It fails at first in some specific part

as all the senses do in their proper places.

But if our intelligence were immortal

it would not moan and groan at its dissolution

but rather find delight in leaving its garment,

like a snake shedding its skin.

.

And why is it that intelligence and reflection

are never produced in the head or the feet or the hands

but always stick in the place where they belong?

There is a place for everything to be born

and a place for it to continue in once it is made.

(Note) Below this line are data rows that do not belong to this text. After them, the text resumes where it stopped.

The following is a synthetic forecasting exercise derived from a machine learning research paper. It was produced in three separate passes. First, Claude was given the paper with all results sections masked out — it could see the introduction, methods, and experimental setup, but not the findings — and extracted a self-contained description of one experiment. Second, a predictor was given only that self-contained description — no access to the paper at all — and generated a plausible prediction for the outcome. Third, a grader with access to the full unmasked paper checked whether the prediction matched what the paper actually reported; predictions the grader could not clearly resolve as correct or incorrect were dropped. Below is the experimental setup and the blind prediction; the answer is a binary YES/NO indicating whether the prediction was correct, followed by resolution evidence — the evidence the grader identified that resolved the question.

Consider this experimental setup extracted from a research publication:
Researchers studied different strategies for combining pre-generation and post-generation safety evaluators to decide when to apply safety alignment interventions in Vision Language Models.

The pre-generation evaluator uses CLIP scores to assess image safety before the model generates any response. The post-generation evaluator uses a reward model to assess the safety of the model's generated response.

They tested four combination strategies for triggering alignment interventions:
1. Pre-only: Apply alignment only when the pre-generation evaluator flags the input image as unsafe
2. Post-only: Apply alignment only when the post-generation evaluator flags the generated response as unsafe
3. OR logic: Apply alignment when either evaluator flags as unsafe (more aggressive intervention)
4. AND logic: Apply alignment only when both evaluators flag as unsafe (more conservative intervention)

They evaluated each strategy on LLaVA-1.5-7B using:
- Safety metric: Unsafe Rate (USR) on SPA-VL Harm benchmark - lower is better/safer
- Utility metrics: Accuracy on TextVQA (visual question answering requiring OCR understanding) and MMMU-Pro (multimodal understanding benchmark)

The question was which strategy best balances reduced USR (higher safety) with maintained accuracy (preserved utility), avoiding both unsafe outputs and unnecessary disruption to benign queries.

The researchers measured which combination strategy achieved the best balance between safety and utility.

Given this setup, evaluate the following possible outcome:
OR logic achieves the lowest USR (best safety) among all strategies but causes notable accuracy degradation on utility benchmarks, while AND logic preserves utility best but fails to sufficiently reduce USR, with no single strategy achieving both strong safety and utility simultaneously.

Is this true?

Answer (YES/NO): NO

The organs and the limbs are so set out

that the reverse can never happen,

for such indeed is the order of things that flame

does not leap out of rivers nor ice from fire.

.

Besides, if the soul is in its nature immortal

and can feel though separated from the body,

it ought to be provided with the five senses:

That is the only way we can represent

to ourselves souls wandering on the shores of Acheron;

And so the painters and writers of earlier centuries

have represented souls as still having senses.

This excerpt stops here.